Agile Architecture

Agile Architecture


Many in software industry say agile design is a hit and run sort of development or in fact “no design”. Let us know how our software architecture evolved.

Architecture history of software engineering

Software engineering is a young discipline considering to others like Civil and Mechanical. So we have adopted best practices from the other engineering disciplines such as Waterfall model and planned design or up front design.

Just like Civil or Mechanical engineering we started our software development with gathering all the requirements, as it is for building a house or a machine. Do thorough analysis and ensure no stones are turned. Architects come into the picture with their imagination and set of rules to convert the requirements into workable system. They have standard set of diagrams which depicts how to build the system, what are the components in the system and how they interact within themselves and how the system interacts with external systems.

Planned Design

Upfront or planned design has some pre-requisite.

  1. Have to get all the requirements upfront
  2. Architect must be very skillful to understand all the scenarios and foresee impediments and design for it

If there are any mismatch in the requirements or if there are any change request in the requirement, it may involve lot of time and material where we have to start from the scratch.

__Spatial reasoning question data__
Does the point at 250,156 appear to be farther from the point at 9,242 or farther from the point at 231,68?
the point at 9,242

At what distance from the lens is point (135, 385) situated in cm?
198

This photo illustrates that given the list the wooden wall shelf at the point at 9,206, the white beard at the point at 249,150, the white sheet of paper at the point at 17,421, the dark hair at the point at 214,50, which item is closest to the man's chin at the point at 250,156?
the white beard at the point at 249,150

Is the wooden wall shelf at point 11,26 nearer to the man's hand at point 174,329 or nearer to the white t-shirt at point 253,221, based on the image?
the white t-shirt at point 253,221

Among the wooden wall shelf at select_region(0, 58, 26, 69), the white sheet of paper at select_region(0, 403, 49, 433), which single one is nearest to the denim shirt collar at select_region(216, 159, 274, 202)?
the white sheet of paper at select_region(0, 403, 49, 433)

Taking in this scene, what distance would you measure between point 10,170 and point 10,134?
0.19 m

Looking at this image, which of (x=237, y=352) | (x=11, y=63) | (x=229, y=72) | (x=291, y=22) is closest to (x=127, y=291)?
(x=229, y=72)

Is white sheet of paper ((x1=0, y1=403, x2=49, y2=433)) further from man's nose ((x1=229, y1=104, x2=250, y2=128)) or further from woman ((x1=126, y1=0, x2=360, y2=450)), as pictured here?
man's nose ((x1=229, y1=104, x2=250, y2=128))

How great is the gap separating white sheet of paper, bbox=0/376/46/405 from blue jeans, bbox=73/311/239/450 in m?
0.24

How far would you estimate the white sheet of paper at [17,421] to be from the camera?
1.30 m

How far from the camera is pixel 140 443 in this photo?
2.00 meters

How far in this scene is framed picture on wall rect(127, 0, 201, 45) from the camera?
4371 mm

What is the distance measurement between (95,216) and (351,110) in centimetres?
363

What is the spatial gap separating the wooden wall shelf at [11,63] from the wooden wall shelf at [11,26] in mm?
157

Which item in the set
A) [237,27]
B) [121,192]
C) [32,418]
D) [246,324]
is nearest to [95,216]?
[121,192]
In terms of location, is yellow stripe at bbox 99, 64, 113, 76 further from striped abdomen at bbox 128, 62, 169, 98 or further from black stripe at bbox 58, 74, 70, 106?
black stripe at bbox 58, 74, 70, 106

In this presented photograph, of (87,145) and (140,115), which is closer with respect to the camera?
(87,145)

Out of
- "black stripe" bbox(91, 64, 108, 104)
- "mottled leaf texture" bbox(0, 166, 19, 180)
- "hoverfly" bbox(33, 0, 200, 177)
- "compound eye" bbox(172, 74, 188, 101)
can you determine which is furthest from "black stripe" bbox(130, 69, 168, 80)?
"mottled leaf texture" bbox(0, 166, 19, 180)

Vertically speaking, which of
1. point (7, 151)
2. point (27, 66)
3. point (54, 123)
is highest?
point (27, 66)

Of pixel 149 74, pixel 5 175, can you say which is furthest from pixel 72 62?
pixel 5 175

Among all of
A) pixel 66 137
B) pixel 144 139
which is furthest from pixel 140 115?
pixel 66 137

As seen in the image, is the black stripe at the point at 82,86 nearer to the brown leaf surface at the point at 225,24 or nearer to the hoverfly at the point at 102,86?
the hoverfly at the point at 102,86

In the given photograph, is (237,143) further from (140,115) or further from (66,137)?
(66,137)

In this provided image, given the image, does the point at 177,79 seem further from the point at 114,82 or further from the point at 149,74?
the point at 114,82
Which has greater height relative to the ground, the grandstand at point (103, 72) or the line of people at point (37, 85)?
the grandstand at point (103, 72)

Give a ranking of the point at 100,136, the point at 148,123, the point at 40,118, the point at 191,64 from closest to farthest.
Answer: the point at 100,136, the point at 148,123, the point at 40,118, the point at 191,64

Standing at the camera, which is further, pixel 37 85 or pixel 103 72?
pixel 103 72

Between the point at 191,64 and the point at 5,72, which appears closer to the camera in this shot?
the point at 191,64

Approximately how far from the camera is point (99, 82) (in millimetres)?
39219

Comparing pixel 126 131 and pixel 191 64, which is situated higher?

__Exercises to complete__
a: Translate this sentence from the agile architecture text into Spanish: "Architects come into the picture with their imagination and set of rules to convert the requirements into workable system."
b: Extend the agile architecture text above, picking up after its final sentence.

__Results by task__
a: Los arquitectos entran en escena con su imaginación y un conjunto de reglas para convertir los requisitos en un sistema funcional.

b:
Software engineering paradigm shift

When it comes to the evolution of software industry, we started with a stand-alone machine with a smaller capacity of computing, moved to client-server methods, three tier architecture, N-Tier architecture and now, an X as a service.

Storing the data; initially we did it with individual machines, then moving to servers to RAIDs and now reaching the clouds.

Organizing the data also changed from flat files to DBMS, to RDBMS and later to a structured way to optimize the memory usage. Normalization to De-normalization, and moving to storing key value pairs, which is also known as No-SQL.

Even the way a software system is used has changed from storing data to suggesting back the data also presenting the stored data in different forms, platforms and mediums.

All these are because of the revolutionary improvement in the hardware front as well as the need of higher levels of performance.

In earlier days there was limited number of competing players in any software vertical. Today, this has changed so much that, taking any kind of software will have hundreds of competing counterparts. In such a market, getting the product quicker to market becomes an inevitable thing. Not only quick to market, but also the ability to adapt to the rapidly changing user requirements becomes a key thing for the success of any software company.

Rapid changes are difficult and costlier when following waterfall method. And that is where agile methodologies come to rescue.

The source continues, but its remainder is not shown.